Prooving the length of a list under constraint

Dear all,

I am going a bit further in my Coq journey and I am confronted with a new problem.
I don’t exactly know if it’s the property that I have illdefined or if it is the proof process that I miss, si here it is:

I want essentially to prove that a list of booleans where each element is different (unique) has at most a size of 2.

My lemma looks like that :

Lemma there_are_two_bools :
  forall l:list bool, (forall b, In b l -> exists! b2, In b2 l /\ b = b2) -> length l <= 2.

  case l.
  unfold length.

  case l0.
  unfold length.

  case l1.
  unfold length.


At which point I essentially have a 3 elements list (longer than too) but the structure if l has vanished and so I don’t know how to use the unicity condition to show that this case is ill formed.

Many thanks to your intuitions.

Your hypothesis does not state that every element of the list is unique, it is actually a tautology because the existential can be satisfied with the element given as hypothesis:

From Coq Require Import List.

Lemma valid A (l : list A) : forall b, In b l -> exists! b2, In b2 l /\ b = b2.
Proof. intros b b_in_l; exists b; red; intuition. Qed.

In order to state that the list has no duplicate elements you could use the NoDup predicate from the standard library.

Thank you for that very quick anwser.

Could I ask for a bit more?
In particular, what does my hypothesis says?

I mean, if “there exists a unique b2 such that b2 in L and b2 = b” does not provide unicity I am not sure what it means then.

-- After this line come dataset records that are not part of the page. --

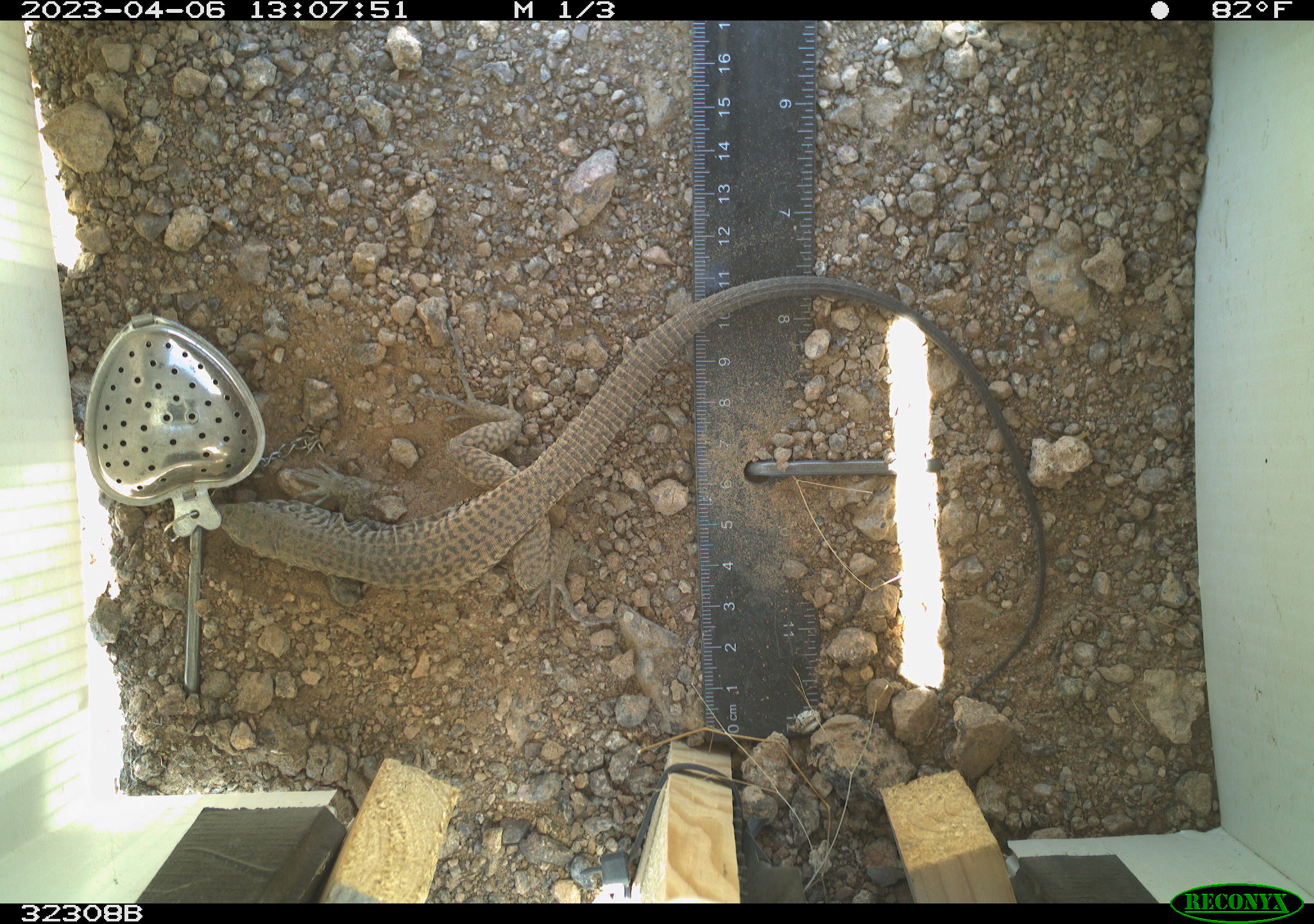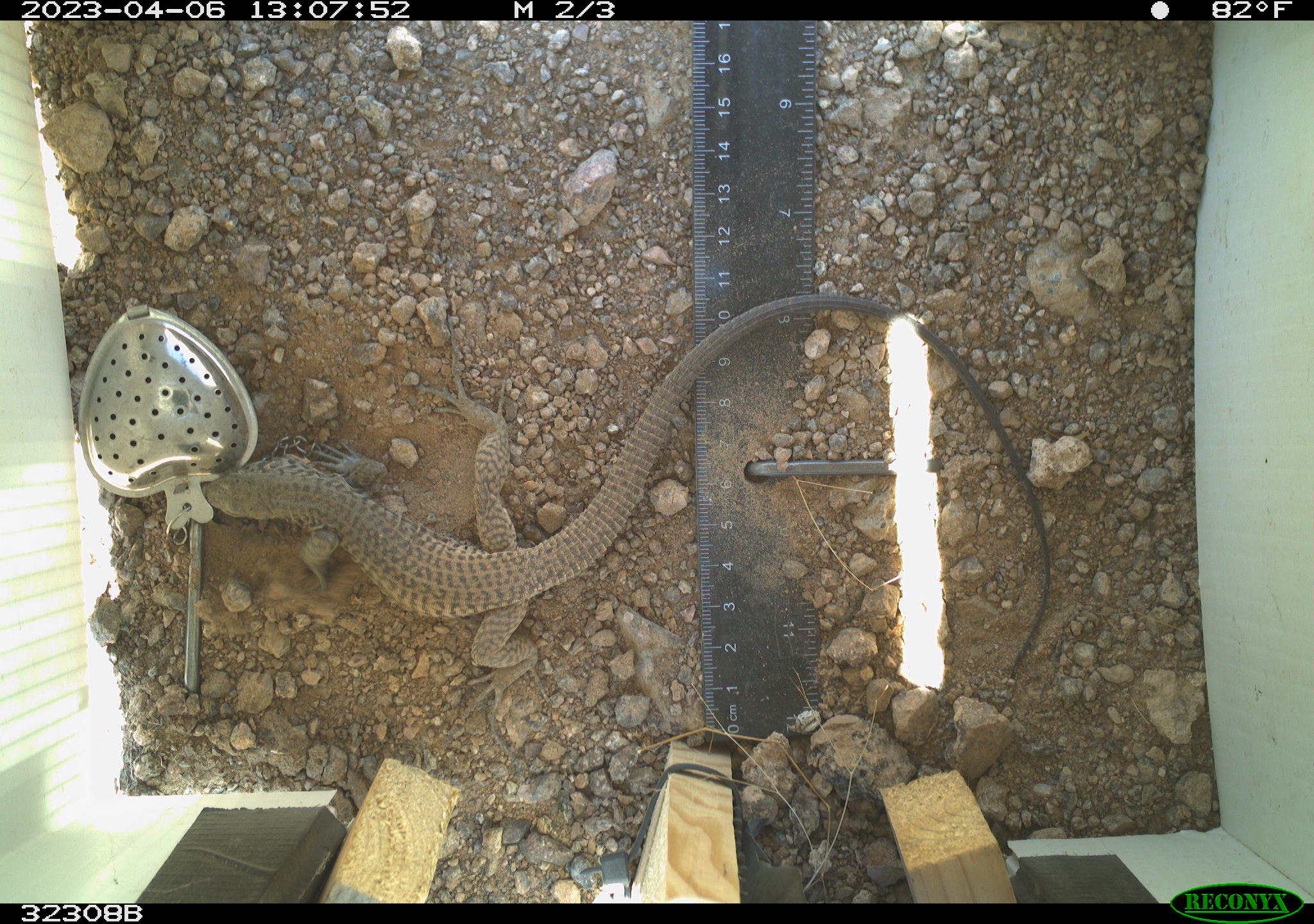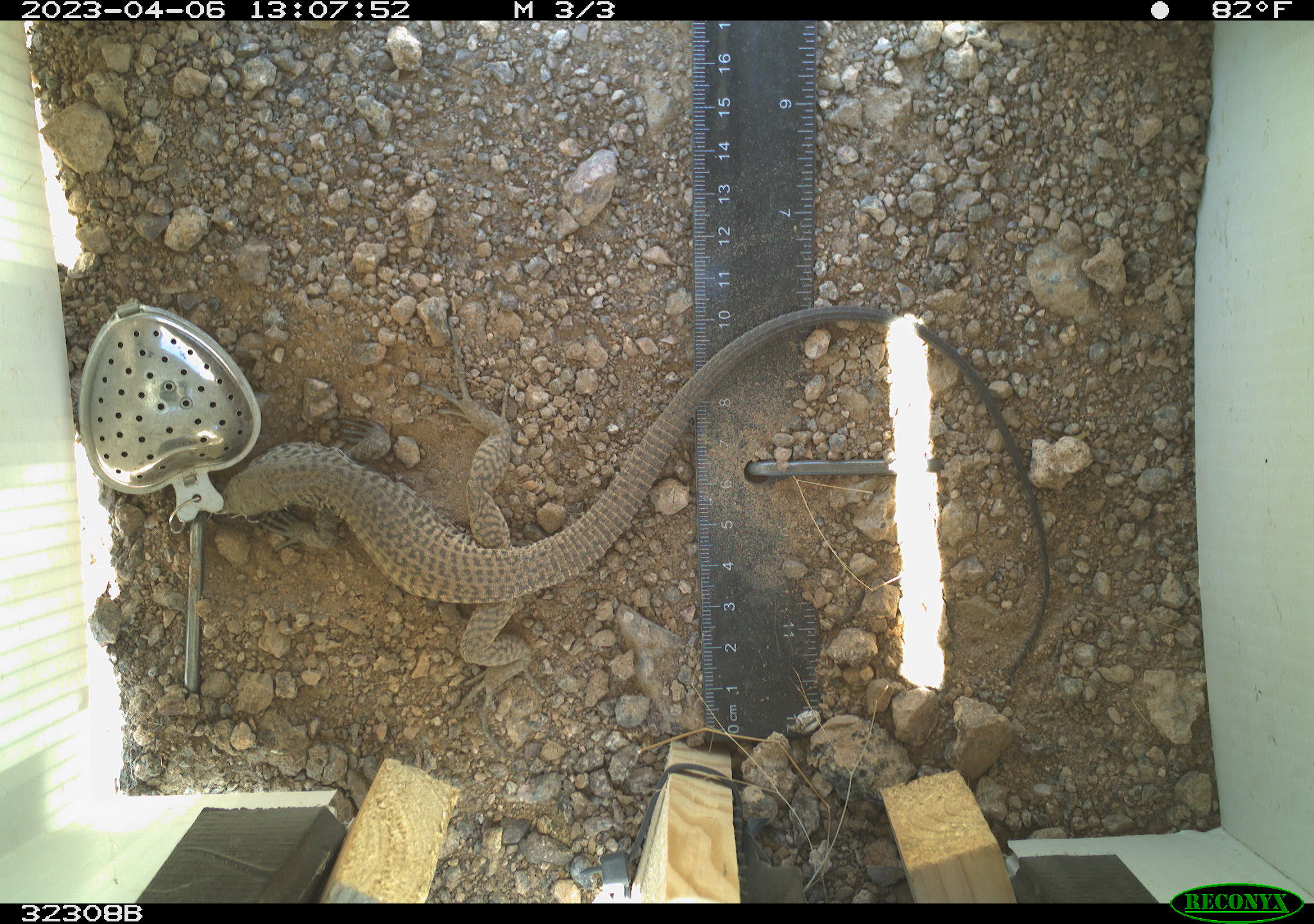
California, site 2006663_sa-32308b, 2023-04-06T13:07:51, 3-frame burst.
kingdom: Animalia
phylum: Chordata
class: Reptilia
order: Squamata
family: Teiidae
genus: Aspidoscelis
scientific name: Aspidoscelis tigris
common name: western whiptail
Western whiptail (Aspidoscelis tigris).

I’ll check NoDup, I guess it’s defined recursively.

Thank you.

b2 is always unique since you ask it to be equal to b, the problem is that this isn’t the unicity you want to talk about. You mean something like “there exists a unique i such that the ith element of L is b”.

So, silly question (only partially related) does ‘=’ mean equality or identity in Coq?

And, I think I see what you mean, b could be uniquely set but occur several time in the list on its own (like a pointer thing).

Then my question partly remains, since even with something like NoDup, when I do things like ‘case l’ then I lose grip on ‘NoDup l’ since I have in my hypothesis ‘b0 : bool’ and ‘l0 : list bool’ but nowhere do I have ‘l = b :: l0’ (which is weird to my understanding).

Thank you.

but nowhere do I have l = b :: l0

Then you probably mean using case_eq l (or destruct l eqn:Hl).

does ‘=’ mean equality or identity in Coq?

Yes, by default.

Herbelin, thank you so much.
You made my day.
My proof is still a bit longish I assume compared to what should be possible, but, indeed I managed to prove that my list only has 2 elements.

case_eq is really great.

Though, I have one more question if I may.
When I type case x it just apply case analysis on x in the goal, but when I do case x, x0 it applies it also in the hypothesis.
Is there a reason for that?

Thank you

When I type case x it just apply case analysis on x in the goal, but when I do case x, x0 it applies it also in the hypothesis.
Is there a reason for that?

Huh, probably not a good reason. The tactic case was supposed to evolve towards the semantics of destruct at some time but this was not pursued. As a trace of this case x, x0 is like destruct x, x0. Do case x; case x0 or case x, x0 in |- * if you want to work only on the goal (in the latter case, it will also remove the now useless hypotheses).

Also, I realize that I may have misunderstood your question about “equality or identity”. I thought you were talking about so-called Martin-Löf’s identity type and that you were using identity synonymously to equality. If this was a equation calling to choose between equality(in the sense of a syntactic proposition) or identity (in the sense of “true equality”), then the equal sign is an “equality” predicate, that is, it does not presume that the equality necessarily holds. In particular, we can have “equality” assumptions, which by construction are just assumed and thus have no proof. As for “equality” statements, only those which have a proof are worth be called identity. (But maybe, this was not your question either?)

Thank you for the answer.

I have to say, all these different way of writing things, and sub tactics of sub tactics makes it a bit hard to follow everything.
Often, it feels like the proof is long just because you picked the wrong tactic at after the first intro.

For the equality/identity, it was really just a thought.
On the very moment I didn’t think about the fact that the very same element could occur several time in the list. It’s because I use lists for sets (for some historical reasons) and because since I create everything from scratch, things that could in principle happen do not because the previous function prevents them from happening, though when you want to prove the second function on its own, you have to care about these spurious cases.